◆ Exercise objective
Continue the news report on Nepali candidates who began campaigning before the election code of conduct allows, starting after its last sentence.

◆ Document text
--------------------------------------------------

Candidates start electioneering in blatant disregard of poll codeAs per the Election Commission’s code of conduct, campaigning is allowed only from November 3.
On August 28, the Election Commission published its code of conduct in the Nepal Gazette with a provision that the candidates for the House of Representatives and provincial assembly elections can start their publicity campaigns only 17 days prior to the voting date.
Clause 13 (1Y) of the code of conduct states that candidates can do the following for their publicity from 17 days prior to the polling day after the final list of candidates is made public: 1. Marches, mass gatherings, corner gatherings; 2. Broadcasting or publishing any publicity materials in the media; and 3. Door-to-door campaigns.
As per the code of conduct, the candidates for the November 20 polls have to wait until November 3 to start their formal campaigns to woo voters. The code of conduct has been in force since September 28. However, contrary to the provision, candidates have already started canvassing for votes.

--------------------------------------------------

◆ Recorded information
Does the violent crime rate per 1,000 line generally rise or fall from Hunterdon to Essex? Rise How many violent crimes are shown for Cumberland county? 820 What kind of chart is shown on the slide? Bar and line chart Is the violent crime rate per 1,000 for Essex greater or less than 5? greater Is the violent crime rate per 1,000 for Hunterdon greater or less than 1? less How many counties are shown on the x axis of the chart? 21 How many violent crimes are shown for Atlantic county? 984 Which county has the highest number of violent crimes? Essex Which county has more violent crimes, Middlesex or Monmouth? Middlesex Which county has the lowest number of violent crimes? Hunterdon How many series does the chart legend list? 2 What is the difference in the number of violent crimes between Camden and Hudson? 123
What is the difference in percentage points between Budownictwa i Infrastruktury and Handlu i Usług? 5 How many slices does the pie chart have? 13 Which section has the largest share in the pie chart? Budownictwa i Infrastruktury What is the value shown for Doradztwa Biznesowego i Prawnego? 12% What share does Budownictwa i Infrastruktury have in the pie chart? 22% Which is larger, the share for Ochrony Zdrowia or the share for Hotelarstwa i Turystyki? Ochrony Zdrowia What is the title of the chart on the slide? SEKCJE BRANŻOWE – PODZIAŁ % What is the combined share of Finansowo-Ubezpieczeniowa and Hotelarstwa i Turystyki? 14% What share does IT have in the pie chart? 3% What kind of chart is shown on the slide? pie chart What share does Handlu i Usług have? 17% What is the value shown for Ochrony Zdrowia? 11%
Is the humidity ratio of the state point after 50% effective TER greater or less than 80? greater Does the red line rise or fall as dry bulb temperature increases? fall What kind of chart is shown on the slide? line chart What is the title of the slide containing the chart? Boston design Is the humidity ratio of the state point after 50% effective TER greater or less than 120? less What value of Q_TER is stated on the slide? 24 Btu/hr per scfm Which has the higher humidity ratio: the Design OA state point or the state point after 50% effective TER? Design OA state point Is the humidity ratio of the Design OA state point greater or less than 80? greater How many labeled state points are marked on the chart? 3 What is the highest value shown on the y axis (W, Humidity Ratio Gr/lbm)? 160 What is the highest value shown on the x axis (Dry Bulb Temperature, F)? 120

--------------------------------------------------

◆ Answer for this exercise
“We have received reports from various districts saying publicity campaigns have begun across the country,” Pradip Pokharel, chairperson of the Election Observation Committee Nepal, told the Post. “This is against the election code of conduct, but the Election Commission is yet to initiate any action.”
As many as 2,526 candidates have registered their candidacies for the 165 first-past-the-post (FPTP) seats of the House of Representatives while 3,476 party leaders and independents are contesting the 330 provincial assembly seats. The number of candidates, however, can decrease as the commission can cancel the candidacies of those not qualified to fight the elections, and there are chances that some could withdraw from the race.
Even as the final list of candidates is being published only on Wednesday, election campaigns have begun from the very next day of candidacy filing, according to observers. The Election Commission had asked candidates to file their nominations on Sunday.
Posting a video clip of his campaign on Facebook, Ramhari Khatiwada, the Nepali Congress candidate in Okhaldhunga for the lower house, announced that he started campaigning from Tuesday. “We have started an election campaign from Rampur, the land of martyrs,” Khatiwada is seen saying while addressing a campaign rally in his constituency.
Rabindra Mishra, a Rastriya Prajatantra Party (RPP) candidate for the House of Representatives from Kathmandu-1, too has started a door-to-door campaign. In a video clip posted on Twitter, he is seen assuring the landless people in the constituency that he would raise their voice in Parliament if he gets elected.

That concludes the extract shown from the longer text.